The Racial Integrity Act required that a racial description of every person be recorded at birth and divided society into only two classifications: white and colored (essentially all other, which included numerous American Indians). It defined race by the “one-drop rule”, defining as “colored” persons with any African or Native American ancestry. It also expanded the scope of Virginia’s ban on interracial marriage (anti-miscegenation law) by criminalizing all marriages between white persons and non-white persons.
Strategies for Survival noted that the U.S. never had records that were up to the task. Many racially mixed people became “white” in the wake of this law. Indeed, earlier attempts to define race by law had been rejected due to the difficulty of classification.
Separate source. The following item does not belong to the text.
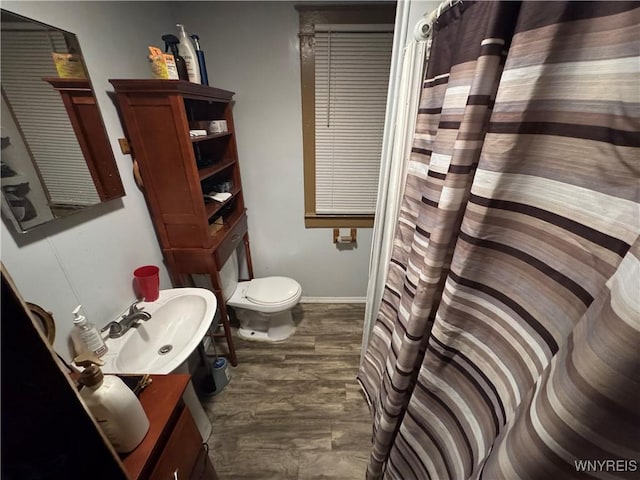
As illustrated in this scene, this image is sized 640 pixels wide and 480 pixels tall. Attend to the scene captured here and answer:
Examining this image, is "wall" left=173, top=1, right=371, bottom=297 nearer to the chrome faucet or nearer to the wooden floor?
the wooden floor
In 1895 in South Carolina during discussion, George D. Tillman said,
It is a scientific fact that there is not one full-blooded Caucasian on the floor of this convention. Every member has in him a certain mixture of… colored blood…It would be a cruel injustice and the source of endless litigation, of scandal, horror, feud, and bloodshed to undertake to annul or forbid marriage for a remote, perhaps obsolete trace of Negro blood. The doors would be open to scandal, malice, and greed.
A well-known short story by Kate Chopin, “Désirée’s Baby” utilizes the fact that many people are unfamiliar with their own ancestry as a plot point. After the birth of a child with African features, a wealthy French Creole planter rejects his wife who was adopted as a child and had unknown origins. What he does not know is that his “French” mother who died when he was a child had African ancestry. Somehow, I imagine the husband in that story, Armand, looking not unlike Charlie LeDuff.
At the moment everyone seems shocked that Donezal was able to pass as black, but there is really nothing odd about it at all. Studies have shown that context contributes greatly to people’s perception of race. This is not the study I originally had in mind, but searching a came across a study that found
stereotypes interact with physical cues to shape person categorization, and suggest that social and contextual factors guide the perception of race.
Further evidence about how ambiguous race can be can be seen by looking at 10 Black Celebs Who Can Pass for White. In this context it is interesting to note the inclusion of Melissa Gorga, who says she is of entirely Italian descent. Apparently, some people don’t believe it.
There are quite a few odd parts of Dolezal’s story, but the question Katie Zavadski and Lizzie Crocker ask in the Daily Beast, “How did she trick so many people?”, betrays a tremendous ignorance about how we categorize and perceive race.